Trente et vingt-quatre mois d’emprisonnement avec sursis ont été requis respectivement contre Maxime D. et Matthieu D., deux policiers parisiens soupçonnés d’avoir frappé un homme lors d’une garde à vue en juillet. Le ministère public a également demandé une interdiction définitive d’exercer dans la police nationale pour les deux prévenus, âgés de 25 et 32 ans.

Déjà suspendus de leurs fonctions par leur contrôle judiciaire, ils comparaissaient libres devant le tribunal correctionnel de Paris pour “violence aggravée par deux circonstances suivie d’incapacité supérieure à huit jours”.

Une arrestation à la veille des JO

Dans la nuit du 24 au 25 juillet, Mario (prénom modifié) est arrêté pour outrage envers des gendarmes, venus en renfort dans la capitale à la veille des Jeux olympiques. L’homme de 42 ans, de nationalité péruvienne, est placé en garde à vue au commissariat des Ve et VIe arrondissements de Paris. Alcoolisé, il refuse de retirer son collier.

Sur les images de vidéosurveillance projetées à l’audience, on voit alors Maxime D. lui faire une clé de bras. Puis “il m’a insulté, je lui ai mis une claque”, reconnaît le policier devant le tribunal.

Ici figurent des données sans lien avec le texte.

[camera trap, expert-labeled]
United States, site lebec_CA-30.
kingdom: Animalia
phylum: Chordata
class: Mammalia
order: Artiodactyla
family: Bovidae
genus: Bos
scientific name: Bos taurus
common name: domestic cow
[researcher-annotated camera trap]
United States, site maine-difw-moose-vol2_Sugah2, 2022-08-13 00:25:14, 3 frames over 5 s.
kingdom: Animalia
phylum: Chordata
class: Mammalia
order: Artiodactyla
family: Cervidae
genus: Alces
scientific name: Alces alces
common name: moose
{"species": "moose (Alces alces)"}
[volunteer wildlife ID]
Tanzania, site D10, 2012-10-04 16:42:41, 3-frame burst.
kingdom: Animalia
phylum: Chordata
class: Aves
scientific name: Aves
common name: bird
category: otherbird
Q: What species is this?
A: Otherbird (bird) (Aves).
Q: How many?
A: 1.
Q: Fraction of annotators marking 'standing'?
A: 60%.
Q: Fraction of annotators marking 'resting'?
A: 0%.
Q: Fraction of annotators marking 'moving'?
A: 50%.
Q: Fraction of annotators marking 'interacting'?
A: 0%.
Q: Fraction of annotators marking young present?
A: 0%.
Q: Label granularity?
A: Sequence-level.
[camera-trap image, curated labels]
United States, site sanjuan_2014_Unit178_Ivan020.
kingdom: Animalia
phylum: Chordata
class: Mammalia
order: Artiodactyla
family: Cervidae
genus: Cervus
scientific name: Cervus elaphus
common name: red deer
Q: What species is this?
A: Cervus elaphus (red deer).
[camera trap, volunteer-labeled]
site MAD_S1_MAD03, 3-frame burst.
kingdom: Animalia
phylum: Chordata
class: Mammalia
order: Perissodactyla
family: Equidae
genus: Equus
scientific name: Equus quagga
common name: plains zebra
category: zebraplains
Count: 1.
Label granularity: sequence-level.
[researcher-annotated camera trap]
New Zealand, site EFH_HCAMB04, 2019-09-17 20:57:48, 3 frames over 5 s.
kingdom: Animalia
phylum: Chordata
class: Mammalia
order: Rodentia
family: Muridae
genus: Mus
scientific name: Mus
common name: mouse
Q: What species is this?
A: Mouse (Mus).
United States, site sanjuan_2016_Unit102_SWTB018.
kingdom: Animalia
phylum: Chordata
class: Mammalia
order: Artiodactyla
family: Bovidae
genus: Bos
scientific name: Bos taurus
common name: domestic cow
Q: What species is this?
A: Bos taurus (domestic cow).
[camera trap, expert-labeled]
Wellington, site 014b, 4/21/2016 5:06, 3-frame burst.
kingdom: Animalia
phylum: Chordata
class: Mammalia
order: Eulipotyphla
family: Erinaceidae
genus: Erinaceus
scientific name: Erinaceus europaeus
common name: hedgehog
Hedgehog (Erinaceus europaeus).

Ils entrent ensuite dans la salle de fouille qui ne dispose pas de caméras. C’est là que Mario accuse le policier de l’avoir frappé à au moins six reprises avec sa matraque. Il en ressort avec une fracture de l’avant-bras.

À l’audience, Maxime D. reconnaît les coups, esquisse maladroitement une explication à cette escalade de violence: le gardé à vue “a tenté de me mettre un coup de boule”, dit-il pour justifier les coups de matraque.

La victime nie toute violence

Mais Mario nie toute violence envers le policier. Il était absent à l’audience, “fragilisé psychologiquement” par l’affaire, selon son avocate Juliette Chapelle. “S’il était là, je m’excuserais”, assure le prévenu.

Sur les murs de sa cellule, Mario a écrit “à l’aide” avec son sang. “Le cri du désespoir d’un homme qui pensait mourir”, estime son avocate.

“La fatigue et l’énervement” à la veille de la cérémonie d’ouverture des JO, invoqués par le policier, peinent à convaincre le procureur qui juge l’affaire “particulièrement sidérante”.